JONATHAN CHAIT MAY 26, 2011
Ross Douthat says the Republicans made an "unforced error" by appearing to cut taxes for the rich even though they wouldn't really do so:
By trumpeting absurd Heritage Foundation growth projections while staying vague (for procedural reasons related to House budgeting, but still …) on how its rate-lowering tax reform would be paid for, the budget made it easy for liberals to claim that the Republicans weren’t just cutting Medicare, but that they were doing it to pay for voodoo economics and tax cuts for the rich. These claims were unfair: The Ryan budget didn’t base its deficit projections on the Heritage numbers, and Ryan’s Medicare reforms assumed revenue-neutrality in the tax code even it the budget didn’t specify how that neutrality would be achieved.
The defense of Ryan here is that his tax plan is so vague -- proposing specific cuts that benefit the rich with vague loophole closures to pay for it -- that you can't say for sure who will pay more. But even that weak defense is not true. I'll quote David Frum:
Because Ryan’s tax cuts were specific and his promises of revenue-raising reform ultra-vague, he had no defense to the attack that his tax reform involves massive downward redistribution of the tax burden. And after all, it’s hard to imagine what tax enhancements would counteract the distributional effect of a cut in the top rate of income tax from 36% to 25%. Ending the mortgage interest deduction for mortgages of between $417,000 and $1,000,000 (a good idea!) would not do it. Ending the deductibility of state and local taxes (another good idea) would not do it. A carbon tax (good idea again) for sure would not do it. Ditto a VAT. All of those measures would be good ways to raise additional revenues while leaving the current rates in place. But as offsets to a huge upper-income tax cut, they look like a shift of the tax burden from the upper class to the more affluent parts of the middle class.

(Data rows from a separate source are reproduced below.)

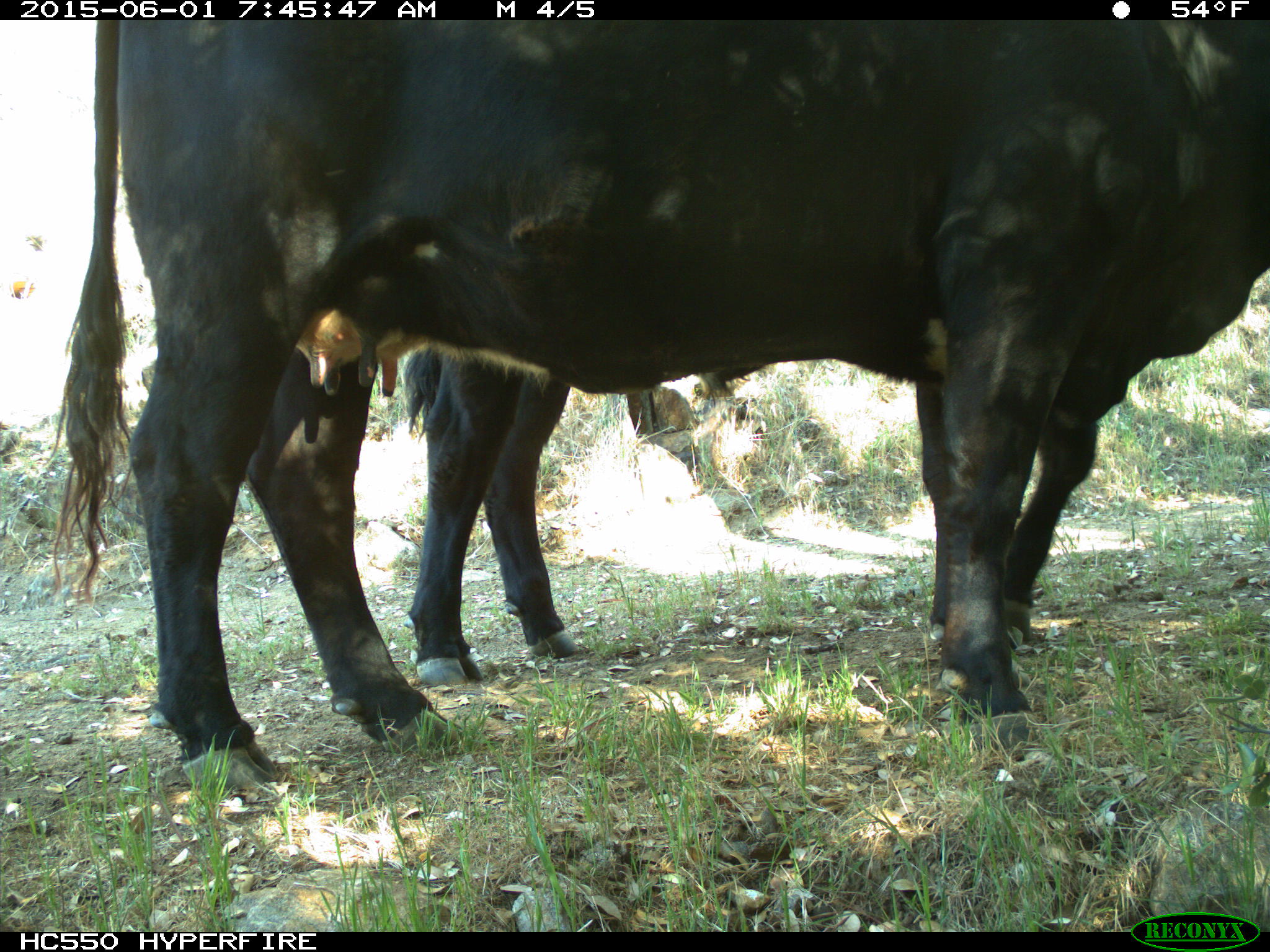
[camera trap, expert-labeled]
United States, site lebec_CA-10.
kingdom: Animalia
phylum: Chordata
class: Mammalia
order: Artiodactyla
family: Bovidae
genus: Bos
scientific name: Bos taurus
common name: domestic cow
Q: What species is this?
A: Bos taurus (domestic cow).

The only possible way to cut the top tax rate to 25% while maintaining progressivity at even Bush-era levels would be to end the preference for capital gains and dividend income. But Ryan's plan won't do that. He doesn't say he will do, but his Roadmap eliminated those taxes, and the "Path to Prosperity" uses well-understood code words for lowering or eliminating taxes on capital income:
Raising taxes on capital is another idea that purports to affect the wealthy but actually hurts all participants in the economy. Mainstream economics, not to mention common sense, teaches that raising taxes on any activity generally results in less of it. Economics and common sense also teach that the size of a nation’s capital stock – the pool of saved money available for investment and job creation – has an effect on employment, productivity, and wages. Tax reform should promote savings and investment because more savings and more investment mean a larger stock of capital available for job creation. That means more jobs, more productivity, and higher wages for all American workers.
And all that is even granting the shaky proposition that extending Bush-era tax cuts should not be considered a tax cut. In short, it's obviously correct that Ryan proposes to cut taxes for the rich.